Exercise goal:
Quote the listing below in full and exactly as written, but omit every picture.

Records for processing:
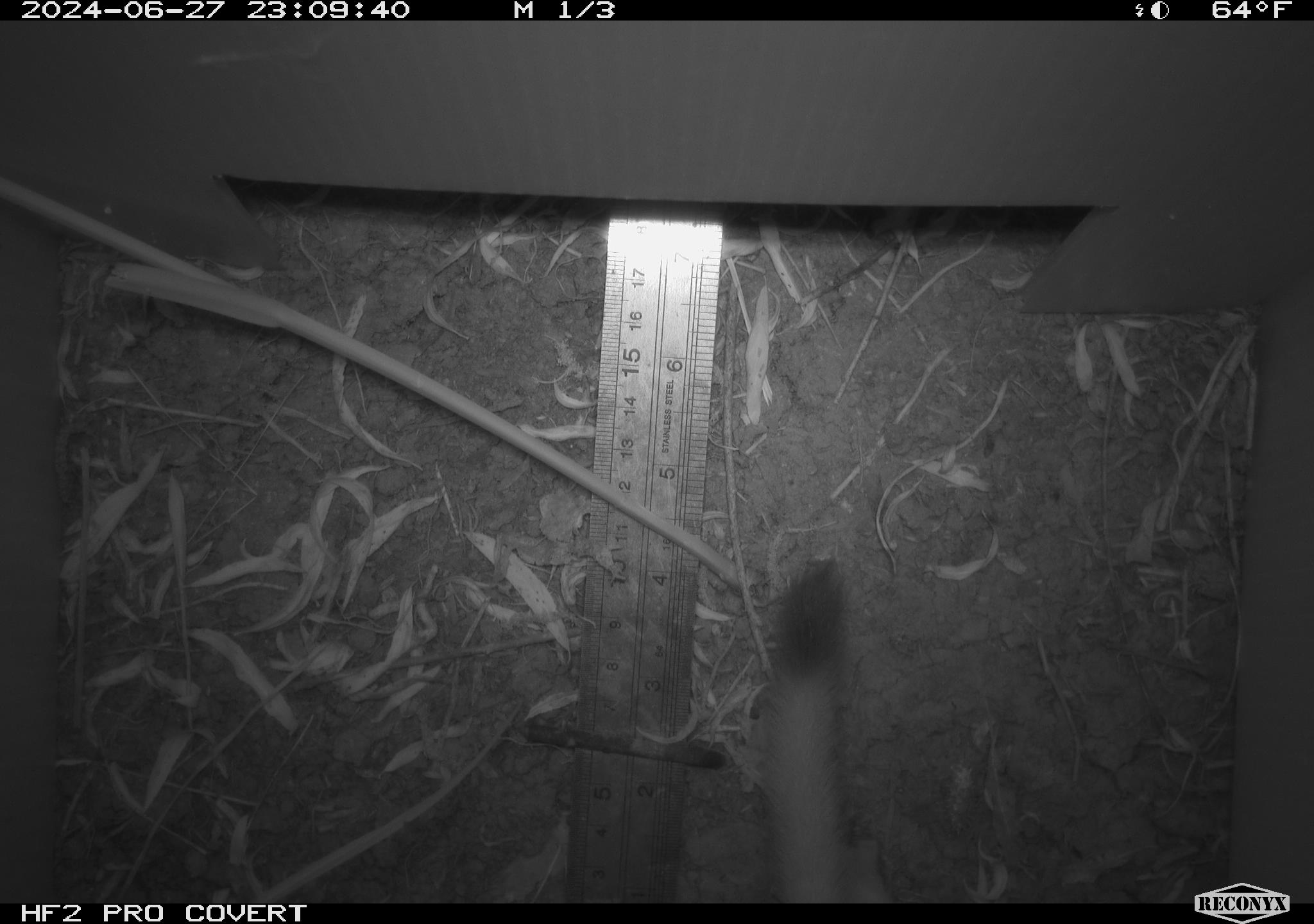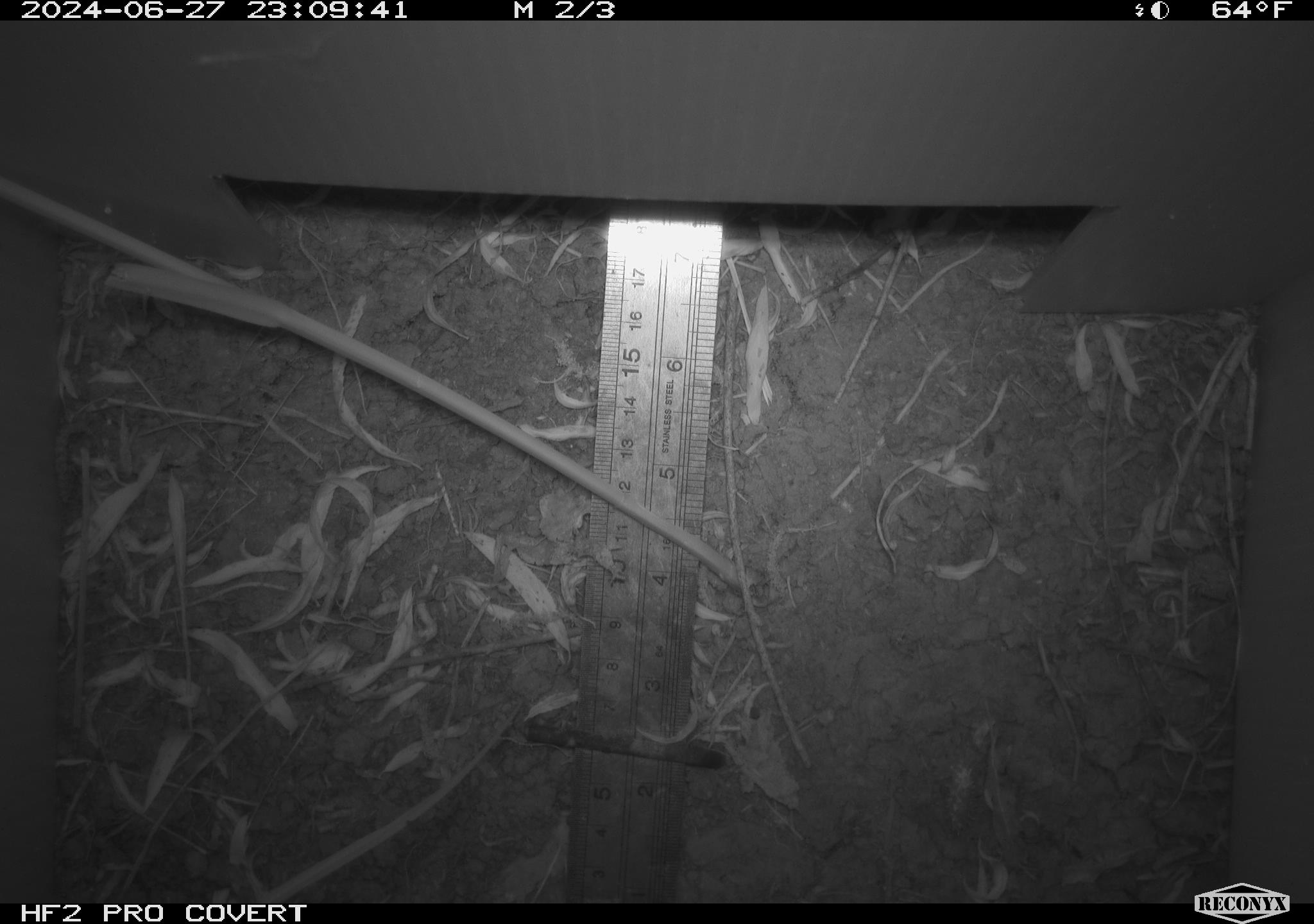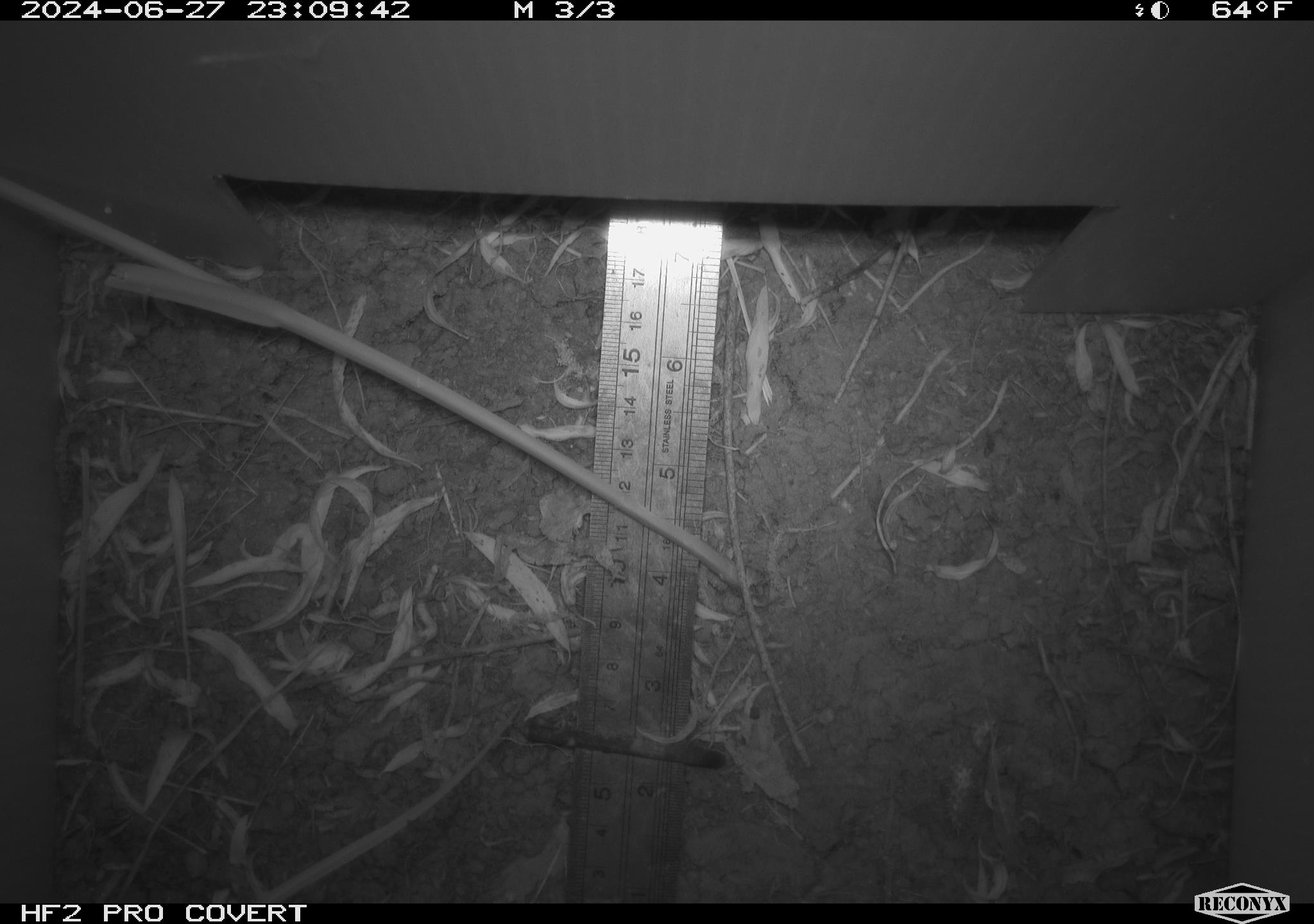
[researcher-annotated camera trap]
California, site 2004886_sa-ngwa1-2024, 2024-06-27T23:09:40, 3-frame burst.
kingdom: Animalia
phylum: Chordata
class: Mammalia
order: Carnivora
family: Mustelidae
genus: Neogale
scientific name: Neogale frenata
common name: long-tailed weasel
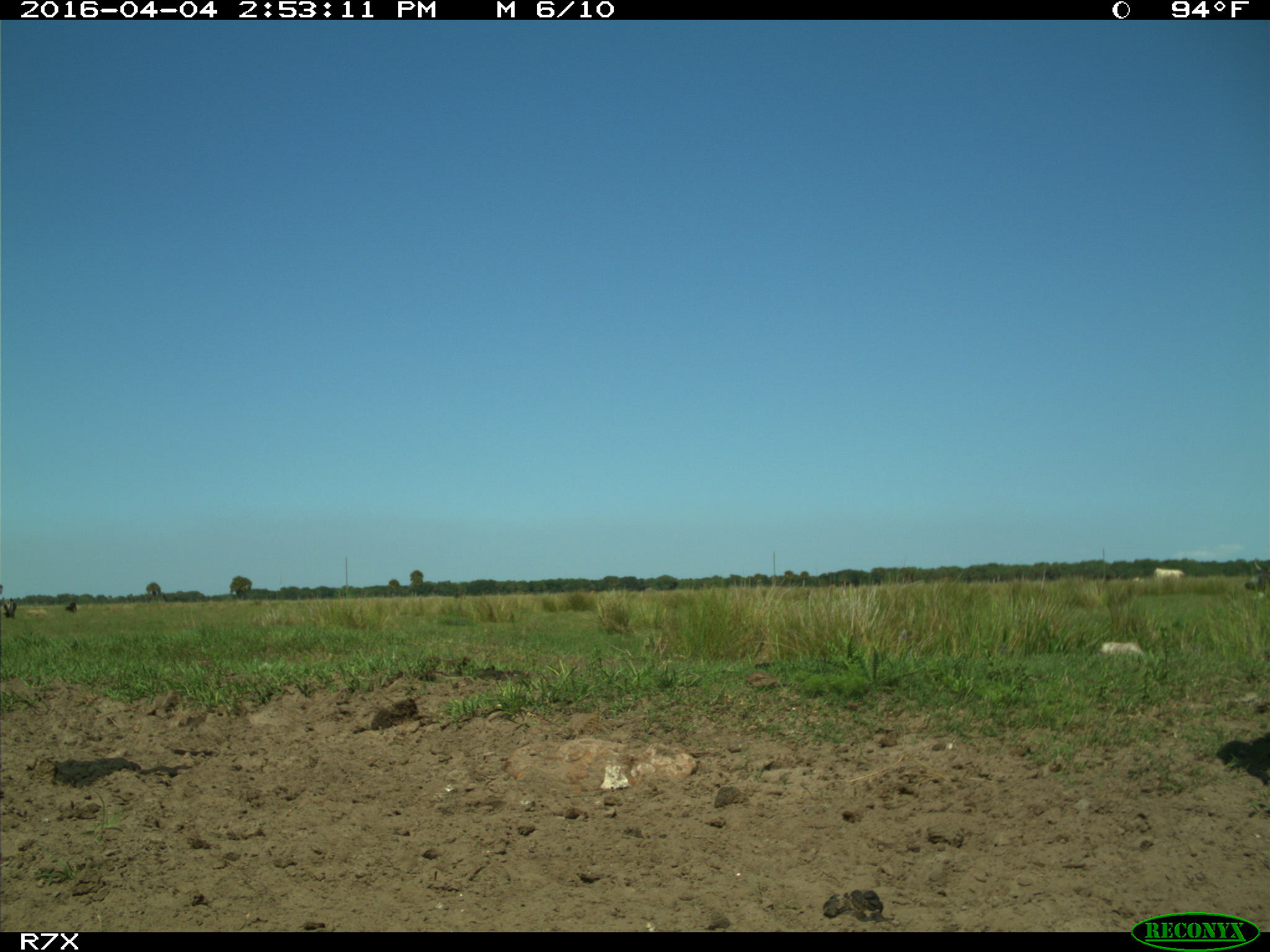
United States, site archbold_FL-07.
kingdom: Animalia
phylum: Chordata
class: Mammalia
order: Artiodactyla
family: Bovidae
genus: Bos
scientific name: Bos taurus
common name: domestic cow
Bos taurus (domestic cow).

Worked solution:
[researcher-annotated camera trap]
California, site 2004886_sa-ngwa1-2024, 2024-06-27T23:09:40, 3-frame burst.
kingdom: Animalia
phylum: Chordata
class: Mammalia
order: Carnivora
family: Mustelidae
genus: Neogale
scientific name: Neogale frenata
common name: long-tailed weasel
United States, site archbold_FL-07.
kingdom: Animalia
phylum: Chordata
class: Mammalia
order: Artiodactyla
family: Bovidae
genus: Bos
scientific name: Bos taurus
common name: domestic cow
Bos taurus (domestic cow).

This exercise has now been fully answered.